* _Exercise directions_
Find the lines in the records that carry the word "measured". Copy each one.

Segment Open

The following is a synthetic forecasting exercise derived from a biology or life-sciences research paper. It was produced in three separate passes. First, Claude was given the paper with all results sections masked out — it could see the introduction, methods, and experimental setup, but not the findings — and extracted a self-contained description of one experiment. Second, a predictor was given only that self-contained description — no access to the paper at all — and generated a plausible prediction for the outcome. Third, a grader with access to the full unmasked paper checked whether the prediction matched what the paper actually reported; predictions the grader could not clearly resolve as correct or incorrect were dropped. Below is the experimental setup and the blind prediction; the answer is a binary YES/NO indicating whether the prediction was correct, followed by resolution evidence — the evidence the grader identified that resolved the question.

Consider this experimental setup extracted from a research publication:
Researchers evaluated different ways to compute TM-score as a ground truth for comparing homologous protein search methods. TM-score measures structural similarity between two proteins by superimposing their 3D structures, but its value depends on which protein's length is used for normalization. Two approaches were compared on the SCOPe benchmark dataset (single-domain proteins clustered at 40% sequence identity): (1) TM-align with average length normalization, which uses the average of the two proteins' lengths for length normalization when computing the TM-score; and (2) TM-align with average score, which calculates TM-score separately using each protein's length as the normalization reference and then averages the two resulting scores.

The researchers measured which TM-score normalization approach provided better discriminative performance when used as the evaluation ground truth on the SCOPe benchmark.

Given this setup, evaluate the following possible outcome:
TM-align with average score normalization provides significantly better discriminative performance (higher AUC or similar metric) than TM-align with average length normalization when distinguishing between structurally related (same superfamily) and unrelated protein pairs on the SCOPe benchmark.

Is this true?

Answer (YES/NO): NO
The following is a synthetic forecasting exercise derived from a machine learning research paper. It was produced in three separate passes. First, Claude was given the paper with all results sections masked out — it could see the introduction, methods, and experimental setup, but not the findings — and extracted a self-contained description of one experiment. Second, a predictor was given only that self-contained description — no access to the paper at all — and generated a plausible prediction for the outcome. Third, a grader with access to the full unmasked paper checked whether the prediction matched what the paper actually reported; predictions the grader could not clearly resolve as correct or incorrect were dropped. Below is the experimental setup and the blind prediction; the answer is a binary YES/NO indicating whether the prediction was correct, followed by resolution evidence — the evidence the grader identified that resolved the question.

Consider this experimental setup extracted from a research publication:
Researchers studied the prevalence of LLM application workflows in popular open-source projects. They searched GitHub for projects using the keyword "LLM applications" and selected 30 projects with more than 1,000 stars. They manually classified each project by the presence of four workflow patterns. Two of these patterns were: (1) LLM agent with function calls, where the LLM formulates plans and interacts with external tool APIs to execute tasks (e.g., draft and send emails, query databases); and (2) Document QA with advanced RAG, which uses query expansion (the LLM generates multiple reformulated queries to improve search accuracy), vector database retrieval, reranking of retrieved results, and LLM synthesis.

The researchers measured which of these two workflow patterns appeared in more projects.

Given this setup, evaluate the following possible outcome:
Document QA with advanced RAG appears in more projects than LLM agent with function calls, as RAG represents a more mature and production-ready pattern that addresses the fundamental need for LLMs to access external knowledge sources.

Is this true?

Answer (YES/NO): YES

Segment Closed

* _Answer space_
The researchers measured which TM-score normalization approach provided better discriminative performance when used as the evaluation ground truth on the SCOPe benchmark.
The researchers measured which of these two workflow patterns appeared in more projects.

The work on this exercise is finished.